* [Work required] Only the lines from the one containing "How far from where" to the end of the records belong in the output; print them exactly.

[Records of scene-based questions]
============================================================
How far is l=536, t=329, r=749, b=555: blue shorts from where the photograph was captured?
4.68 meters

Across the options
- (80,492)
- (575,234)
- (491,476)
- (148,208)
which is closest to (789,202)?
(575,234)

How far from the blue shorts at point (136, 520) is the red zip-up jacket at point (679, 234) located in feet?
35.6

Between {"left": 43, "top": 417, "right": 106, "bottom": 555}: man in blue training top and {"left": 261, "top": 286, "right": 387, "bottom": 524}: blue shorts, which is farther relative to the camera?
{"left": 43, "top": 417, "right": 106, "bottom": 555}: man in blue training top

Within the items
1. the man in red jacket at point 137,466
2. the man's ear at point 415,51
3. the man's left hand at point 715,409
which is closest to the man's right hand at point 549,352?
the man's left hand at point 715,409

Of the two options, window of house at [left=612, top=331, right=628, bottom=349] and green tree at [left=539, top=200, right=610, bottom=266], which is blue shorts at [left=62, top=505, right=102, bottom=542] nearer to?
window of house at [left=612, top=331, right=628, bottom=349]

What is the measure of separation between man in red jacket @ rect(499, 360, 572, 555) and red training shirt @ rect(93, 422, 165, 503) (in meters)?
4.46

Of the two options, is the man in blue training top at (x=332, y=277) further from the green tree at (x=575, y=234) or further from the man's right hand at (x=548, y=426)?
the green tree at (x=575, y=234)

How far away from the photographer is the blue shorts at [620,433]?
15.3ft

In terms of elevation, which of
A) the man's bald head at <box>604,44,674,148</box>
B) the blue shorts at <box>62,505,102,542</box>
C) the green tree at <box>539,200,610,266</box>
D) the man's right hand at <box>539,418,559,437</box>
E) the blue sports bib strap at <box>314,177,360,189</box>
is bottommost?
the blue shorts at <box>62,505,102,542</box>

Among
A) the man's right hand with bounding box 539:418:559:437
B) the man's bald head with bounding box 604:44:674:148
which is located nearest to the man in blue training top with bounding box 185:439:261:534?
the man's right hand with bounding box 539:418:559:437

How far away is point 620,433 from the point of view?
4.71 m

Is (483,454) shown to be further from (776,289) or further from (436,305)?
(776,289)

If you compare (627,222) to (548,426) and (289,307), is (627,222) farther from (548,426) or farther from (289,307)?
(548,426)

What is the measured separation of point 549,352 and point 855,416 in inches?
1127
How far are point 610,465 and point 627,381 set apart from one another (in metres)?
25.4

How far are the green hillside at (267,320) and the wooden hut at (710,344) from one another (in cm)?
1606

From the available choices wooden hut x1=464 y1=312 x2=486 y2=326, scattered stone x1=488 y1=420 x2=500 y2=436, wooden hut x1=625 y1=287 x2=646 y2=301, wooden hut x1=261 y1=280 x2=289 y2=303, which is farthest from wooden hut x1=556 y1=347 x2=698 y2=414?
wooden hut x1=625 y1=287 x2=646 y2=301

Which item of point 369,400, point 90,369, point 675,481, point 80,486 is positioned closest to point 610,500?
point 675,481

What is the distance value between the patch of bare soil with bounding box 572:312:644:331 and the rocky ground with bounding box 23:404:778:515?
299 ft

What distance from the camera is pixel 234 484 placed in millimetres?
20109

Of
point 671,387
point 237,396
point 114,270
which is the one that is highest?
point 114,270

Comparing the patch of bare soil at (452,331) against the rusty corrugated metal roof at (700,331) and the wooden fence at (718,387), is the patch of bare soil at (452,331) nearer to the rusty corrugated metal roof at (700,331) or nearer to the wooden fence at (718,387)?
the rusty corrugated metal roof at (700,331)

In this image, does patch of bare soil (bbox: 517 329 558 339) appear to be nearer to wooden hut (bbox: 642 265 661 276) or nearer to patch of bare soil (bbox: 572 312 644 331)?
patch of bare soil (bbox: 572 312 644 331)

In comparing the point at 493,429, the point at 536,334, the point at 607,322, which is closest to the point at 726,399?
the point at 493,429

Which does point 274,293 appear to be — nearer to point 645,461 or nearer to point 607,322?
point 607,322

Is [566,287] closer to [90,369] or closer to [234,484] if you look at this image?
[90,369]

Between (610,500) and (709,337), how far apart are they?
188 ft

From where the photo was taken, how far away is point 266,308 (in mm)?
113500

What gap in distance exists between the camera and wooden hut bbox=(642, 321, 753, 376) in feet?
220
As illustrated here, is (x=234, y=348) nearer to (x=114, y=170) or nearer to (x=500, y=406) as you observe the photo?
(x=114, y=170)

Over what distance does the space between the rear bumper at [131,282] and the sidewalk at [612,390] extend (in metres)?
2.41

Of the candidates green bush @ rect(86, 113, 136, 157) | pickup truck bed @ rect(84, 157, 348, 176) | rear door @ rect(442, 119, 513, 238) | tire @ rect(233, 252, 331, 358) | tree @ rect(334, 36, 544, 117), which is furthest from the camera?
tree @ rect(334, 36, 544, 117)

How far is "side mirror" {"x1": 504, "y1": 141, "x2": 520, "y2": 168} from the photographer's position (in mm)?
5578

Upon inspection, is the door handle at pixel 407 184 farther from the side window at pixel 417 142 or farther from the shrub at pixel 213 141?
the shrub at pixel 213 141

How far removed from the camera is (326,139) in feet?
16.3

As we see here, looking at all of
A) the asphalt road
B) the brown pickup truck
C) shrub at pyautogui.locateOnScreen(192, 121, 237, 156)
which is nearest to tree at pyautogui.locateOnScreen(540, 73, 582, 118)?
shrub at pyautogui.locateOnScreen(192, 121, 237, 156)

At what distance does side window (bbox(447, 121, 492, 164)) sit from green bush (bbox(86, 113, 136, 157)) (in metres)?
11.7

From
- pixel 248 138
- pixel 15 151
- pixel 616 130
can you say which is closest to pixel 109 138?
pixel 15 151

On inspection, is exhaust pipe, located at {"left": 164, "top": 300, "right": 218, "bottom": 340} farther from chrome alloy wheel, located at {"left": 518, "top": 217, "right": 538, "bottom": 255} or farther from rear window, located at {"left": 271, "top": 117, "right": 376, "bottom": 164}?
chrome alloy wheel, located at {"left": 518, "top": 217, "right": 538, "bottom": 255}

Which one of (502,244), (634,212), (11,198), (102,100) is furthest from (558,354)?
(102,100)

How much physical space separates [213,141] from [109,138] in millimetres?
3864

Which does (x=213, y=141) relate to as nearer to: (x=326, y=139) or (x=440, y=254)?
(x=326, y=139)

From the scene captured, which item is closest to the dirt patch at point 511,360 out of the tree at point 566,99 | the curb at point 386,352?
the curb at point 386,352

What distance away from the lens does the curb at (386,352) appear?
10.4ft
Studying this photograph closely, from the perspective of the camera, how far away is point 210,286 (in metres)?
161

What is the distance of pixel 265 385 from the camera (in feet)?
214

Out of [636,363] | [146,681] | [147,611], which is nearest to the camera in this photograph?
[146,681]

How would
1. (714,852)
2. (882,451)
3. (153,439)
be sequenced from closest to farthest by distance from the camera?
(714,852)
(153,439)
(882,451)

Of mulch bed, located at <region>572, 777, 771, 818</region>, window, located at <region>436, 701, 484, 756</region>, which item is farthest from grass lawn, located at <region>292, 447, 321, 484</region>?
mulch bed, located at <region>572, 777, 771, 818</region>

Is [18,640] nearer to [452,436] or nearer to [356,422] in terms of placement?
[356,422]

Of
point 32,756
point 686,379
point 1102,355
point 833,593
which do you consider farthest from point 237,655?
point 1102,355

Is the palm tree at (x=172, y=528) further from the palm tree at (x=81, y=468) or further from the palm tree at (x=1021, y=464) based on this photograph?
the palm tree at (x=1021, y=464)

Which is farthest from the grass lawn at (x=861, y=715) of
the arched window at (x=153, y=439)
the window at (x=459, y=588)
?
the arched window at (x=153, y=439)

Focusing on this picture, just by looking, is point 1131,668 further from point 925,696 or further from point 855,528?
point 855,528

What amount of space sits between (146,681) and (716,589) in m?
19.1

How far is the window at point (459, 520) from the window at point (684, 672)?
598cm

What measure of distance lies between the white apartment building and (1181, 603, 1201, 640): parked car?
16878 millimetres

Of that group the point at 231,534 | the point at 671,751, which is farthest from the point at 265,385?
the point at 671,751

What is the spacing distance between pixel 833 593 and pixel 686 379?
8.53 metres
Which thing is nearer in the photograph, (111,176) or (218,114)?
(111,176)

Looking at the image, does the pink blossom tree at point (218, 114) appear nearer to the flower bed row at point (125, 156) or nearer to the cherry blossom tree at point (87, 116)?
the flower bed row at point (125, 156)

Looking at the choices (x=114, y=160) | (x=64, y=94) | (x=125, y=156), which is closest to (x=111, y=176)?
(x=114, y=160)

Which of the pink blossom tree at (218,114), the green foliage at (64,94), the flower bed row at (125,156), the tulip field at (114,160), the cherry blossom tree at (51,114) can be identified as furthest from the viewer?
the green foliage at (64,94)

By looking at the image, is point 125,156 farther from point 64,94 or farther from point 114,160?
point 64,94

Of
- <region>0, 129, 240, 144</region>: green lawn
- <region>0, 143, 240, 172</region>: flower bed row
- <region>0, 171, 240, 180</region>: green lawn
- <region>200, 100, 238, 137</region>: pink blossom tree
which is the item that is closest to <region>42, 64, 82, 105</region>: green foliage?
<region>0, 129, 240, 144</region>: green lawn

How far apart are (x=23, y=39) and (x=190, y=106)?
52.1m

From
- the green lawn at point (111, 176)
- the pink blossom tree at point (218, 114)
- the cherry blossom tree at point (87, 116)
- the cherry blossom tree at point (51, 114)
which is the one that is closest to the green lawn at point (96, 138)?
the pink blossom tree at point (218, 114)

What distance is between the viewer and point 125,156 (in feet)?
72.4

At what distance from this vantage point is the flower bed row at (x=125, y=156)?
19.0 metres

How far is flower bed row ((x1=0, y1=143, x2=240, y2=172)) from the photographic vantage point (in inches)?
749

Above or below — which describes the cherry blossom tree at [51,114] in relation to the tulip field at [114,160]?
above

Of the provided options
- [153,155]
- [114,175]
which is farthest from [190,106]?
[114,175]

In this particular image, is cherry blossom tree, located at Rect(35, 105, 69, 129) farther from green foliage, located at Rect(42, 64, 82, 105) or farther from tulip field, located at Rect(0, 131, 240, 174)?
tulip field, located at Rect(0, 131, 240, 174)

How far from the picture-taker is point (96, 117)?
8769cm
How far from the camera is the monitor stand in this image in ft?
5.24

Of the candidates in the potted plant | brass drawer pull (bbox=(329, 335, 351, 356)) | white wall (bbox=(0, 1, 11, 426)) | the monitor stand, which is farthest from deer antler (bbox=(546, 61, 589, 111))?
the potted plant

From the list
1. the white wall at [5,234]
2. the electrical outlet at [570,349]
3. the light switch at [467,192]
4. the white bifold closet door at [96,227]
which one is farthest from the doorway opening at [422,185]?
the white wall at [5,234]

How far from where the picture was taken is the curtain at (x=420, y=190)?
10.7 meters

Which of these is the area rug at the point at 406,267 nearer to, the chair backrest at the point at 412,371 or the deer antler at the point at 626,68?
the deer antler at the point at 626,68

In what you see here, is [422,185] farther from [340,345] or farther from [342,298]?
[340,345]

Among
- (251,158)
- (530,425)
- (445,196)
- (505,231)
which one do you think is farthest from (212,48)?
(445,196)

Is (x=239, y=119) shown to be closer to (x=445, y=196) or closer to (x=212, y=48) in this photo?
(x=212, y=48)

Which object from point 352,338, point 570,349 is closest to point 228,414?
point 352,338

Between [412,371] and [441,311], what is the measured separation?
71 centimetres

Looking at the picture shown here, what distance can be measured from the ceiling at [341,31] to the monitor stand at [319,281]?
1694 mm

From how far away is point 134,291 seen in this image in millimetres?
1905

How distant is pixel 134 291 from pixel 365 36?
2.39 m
============================================================
* [The response]
How far from where the picture was taken is the curtain at (x=420, y=190)?
10.7 meters

Which of these is the area rug at the point at 406,267 nearer to, the chair backrest at the point at 412,371 or the deer antler at the point at 626,68?
the deer antler at the point at 626,68

In what you see here, is [422,185] farther from [340,345] or farther from [342,298]?
[340,345]

Among
- (251,158)
- (530,425)
- (445,196)
- (505,231)
which one do you think is farthest from (212,48)?
(445,196)

Is (x=239, y=119) shown to be closer to (x=445, y=196) or closer to (x=212, y=48) in this photo?
(x=212, y=48)

Which object from point 352,338, point 570,349 is closest to point 228,414?
point 352,338

Between [412,371] and [441,311], what is the measured separation?
71 centimetres

Looking at the picture shown here, what distance can be measured from the ceiling at [341,31] to the monitor stand at [319,281]?
1694 mm

From how far away is point 134,291 seen in this image in millimetres?
1905

How distant is pixel 134 291 from pixel 365 36?
2.39 m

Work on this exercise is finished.